Instrucción A:
Indica qué título tiene la primera parte de la novela según el texto sobre El árbol de la ciencia.
Instrucción B:
Enumera todos los personajes de la novela que el texto sobre El árbol de la ciencia menciona por su nombre.

Texto para analizar:
<<<<

1.12.13

Una educación sentimental


Ahora que van a liquidar la filosofía del bachillerato, casi es una obligación recomendar a los alumnos de último año El árbol de la ciencia. En otra entrada anterior dije que en COU tuve dos profesores de filosofía, don Mariano Larios y el tío Iturrioz; bueno, hubo otro, pero ese no me enseñó filosofía (estuvo muy poco tiempo) sino a leer a Proust. Disfrutaba leyendo el manual de Filosofía de COU, e incluso se me pasó por la cabeza estudiar lo que entonces se llamaba Filosofía Pura, y que era a las letras lo que la carrera de Exactas a las ciencias. Pero en ese manual, por mucho que me interesase, no estaba la cercanía vital, la filosofía práctica, la explicación sencilla que yo leía en la conversación entre Andrés Hurtado y el tío Iturrioz. Era una filosofía pesimista, sí, pero era un modo de ver el mundo, una forma de escepticismo que se equilibraba con la compasión. Andrés Hurtado lo veía todo negro, pero se regía por sentimientos de solidaridad primitiva, fundacional, de amor al ser humano, no a su manifestación degenerada.
    La primera parte, La vida de un estudiante en Madrid, sigue siendo un arranque extraordinario. Andrés, huérfano de madre, se aísla dentro de su familia, primero por completo, en oposición frontal a su padre, y luego, según se van comportando sus hermanos, de unos más que de otros. Andrés descubre a su hermana Margarita, que hasta entonces le había resultado indiferente, cuando la ve cuidar al hermano pequeño, Luis, que tiene mala salud desde que empieza la novela. En el propio Luis está toda la obsesión protectora de Andrés, toda su instintiva paternidad.

>>>>

Datos proporcionados:
<<<<

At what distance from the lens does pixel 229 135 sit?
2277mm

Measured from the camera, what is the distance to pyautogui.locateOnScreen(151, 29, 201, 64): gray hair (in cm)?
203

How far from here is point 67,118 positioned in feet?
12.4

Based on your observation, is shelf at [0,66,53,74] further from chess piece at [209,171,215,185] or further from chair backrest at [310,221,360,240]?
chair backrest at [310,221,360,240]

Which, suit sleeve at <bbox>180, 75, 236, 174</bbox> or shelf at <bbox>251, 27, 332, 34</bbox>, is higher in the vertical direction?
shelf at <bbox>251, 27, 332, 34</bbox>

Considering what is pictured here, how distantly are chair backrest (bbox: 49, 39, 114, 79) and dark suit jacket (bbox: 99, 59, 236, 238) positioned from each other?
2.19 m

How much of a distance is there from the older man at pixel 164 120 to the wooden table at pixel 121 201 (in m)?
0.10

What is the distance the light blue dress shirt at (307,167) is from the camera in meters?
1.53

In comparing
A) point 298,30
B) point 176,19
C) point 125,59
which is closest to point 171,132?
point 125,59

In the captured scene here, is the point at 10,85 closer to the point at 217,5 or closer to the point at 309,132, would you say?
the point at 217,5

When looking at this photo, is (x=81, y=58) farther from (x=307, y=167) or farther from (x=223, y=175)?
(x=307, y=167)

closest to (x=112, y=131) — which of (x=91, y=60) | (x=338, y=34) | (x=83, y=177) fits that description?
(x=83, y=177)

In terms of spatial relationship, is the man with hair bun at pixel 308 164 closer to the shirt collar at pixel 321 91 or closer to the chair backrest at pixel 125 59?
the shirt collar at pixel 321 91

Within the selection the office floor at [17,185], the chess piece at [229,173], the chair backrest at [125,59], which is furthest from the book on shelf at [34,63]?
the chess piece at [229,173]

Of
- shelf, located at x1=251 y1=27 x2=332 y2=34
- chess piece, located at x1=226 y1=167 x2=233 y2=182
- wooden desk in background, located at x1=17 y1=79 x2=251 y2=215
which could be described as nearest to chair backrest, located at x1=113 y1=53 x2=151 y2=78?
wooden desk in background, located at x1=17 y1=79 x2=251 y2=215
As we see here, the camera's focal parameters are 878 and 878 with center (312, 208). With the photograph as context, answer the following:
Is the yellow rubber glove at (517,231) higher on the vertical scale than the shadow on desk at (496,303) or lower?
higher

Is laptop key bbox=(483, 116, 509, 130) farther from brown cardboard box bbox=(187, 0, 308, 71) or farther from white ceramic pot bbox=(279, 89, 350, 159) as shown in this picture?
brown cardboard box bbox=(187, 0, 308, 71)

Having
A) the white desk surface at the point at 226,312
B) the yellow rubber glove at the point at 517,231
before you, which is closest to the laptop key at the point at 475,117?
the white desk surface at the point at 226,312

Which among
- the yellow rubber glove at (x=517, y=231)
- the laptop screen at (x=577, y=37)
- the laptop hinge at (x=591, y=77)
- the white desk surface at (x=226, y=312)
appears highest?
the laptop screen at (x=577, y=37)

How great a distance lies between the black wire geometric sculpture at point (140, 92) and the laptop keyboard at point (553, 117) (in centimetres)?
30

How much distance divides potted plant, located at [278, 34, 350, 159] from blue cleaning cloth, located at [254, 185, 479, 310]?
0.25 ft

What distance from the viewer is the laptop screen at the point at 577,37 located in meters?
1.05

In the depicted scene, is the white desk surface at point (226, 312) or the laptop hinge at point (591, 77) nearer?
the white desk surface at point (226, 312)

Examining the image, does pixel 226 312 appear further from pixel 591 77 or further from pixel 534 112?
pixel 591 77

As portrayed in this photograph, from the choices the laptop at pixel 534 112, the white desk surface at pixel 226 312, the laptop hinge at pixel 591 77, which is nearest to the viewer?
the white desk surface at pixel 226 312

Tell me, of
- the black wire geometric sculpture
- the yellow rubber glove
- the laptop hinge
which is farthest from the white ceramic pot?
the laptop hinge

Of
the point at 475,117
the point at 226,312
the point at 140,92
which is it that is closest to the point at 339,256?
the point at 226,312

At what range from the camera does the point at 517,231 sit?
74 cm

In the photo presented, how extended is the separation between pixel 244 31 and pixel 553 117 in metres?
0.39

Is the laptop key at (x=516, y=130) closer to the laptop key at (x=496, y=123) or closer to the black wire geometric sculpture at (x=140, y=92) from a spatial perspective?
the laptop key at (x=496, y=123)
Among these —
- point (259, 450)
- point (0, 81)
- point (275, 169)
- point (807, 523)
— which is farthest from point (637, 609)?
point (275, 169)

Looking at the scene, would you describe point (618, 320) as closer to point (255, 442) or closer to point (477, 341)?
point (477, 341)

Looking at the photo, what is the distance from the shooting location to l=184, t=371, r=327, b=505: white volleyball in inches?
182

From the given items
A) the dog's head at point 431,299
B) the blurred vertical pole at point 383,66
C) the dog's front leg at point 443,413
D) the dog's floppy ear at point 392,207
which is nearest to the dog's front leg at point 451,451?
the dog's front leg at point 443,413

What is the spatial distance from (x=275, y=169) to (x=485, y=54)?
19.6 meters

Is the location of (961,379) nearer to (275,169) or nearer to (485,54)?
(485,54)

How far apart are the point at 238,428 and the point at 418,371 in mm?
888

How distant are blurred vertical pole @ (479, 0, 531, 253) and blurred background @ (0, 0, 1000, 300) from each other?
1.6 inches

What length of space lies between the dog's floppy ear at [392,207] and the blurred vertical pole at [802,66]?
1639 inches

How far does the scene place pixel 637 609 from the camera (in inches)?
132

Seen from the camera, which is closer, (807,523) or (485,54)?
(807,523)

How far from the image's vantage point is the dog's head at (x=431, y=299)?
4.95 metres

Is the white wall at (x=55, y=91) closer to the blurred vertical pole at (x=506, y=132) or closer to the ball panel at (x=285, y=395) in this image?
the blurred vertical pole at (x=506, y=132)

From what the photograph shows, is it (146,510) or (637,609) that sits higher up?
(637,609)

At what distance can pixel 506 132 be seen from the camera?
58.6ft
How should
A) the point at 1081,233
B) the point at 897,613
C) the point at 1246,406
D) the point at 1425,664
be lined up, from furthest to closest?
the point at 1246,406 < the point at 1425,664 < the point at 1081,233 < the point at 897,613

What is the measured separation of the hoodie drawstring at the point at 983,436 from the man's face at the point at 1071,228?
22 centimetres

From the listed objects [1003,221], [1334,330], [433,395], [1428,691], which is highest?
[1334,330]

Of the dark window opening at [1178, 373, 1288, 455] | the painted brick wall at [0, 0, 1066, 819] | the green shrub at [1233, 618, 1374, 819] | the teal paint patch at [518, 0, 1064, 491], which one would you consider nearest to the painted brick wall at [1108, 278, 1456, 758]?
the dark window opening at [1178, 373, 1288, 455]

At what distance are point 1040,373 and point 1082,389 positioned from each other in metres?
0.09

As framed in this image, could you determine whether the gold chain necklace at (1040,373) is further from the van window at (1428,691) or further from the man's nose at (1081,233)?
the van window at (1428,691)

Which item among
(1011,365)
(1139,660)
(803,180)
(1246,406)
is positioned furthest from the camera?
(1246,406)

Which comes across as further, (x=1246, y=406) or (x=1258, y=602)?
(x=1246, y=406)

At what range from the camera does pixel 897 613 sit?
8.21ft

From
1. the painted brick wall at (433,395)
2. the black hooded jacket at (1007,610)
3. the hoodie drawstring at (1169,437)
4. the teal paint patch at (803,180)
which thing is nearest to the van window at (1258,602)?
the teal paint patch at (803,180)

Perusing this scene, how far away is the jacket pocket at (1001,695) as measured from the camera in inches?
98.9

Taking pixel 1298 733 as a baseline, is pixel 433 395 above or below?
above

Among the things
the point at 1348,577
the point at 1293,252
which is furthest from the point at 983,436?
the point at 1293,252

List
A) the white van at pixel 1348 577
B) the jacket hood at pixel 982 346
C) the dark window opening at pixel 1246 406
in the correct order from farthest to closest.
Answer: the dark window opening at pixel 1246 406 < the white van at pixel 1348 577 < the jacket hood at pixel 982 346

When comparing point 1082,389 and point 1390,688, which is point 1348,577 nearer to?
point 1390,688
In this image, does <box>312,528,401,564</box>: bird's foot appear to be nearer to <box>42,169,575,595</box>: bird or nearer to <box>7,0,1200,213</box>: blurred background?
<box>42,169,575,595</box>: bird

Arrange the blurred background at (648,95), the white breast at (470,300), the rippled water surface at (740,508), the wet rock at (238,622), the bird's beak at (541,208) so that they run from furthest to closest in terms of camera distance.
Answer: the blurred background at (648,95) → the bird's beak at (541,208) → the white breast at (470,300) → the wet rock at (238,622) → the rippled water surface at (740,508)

>>>>

Resultado A:
La vida de un estudiante en Madrid.

Resultado B:
Andrés Hurtado, el tío Iturrioz, Margarita y Luis.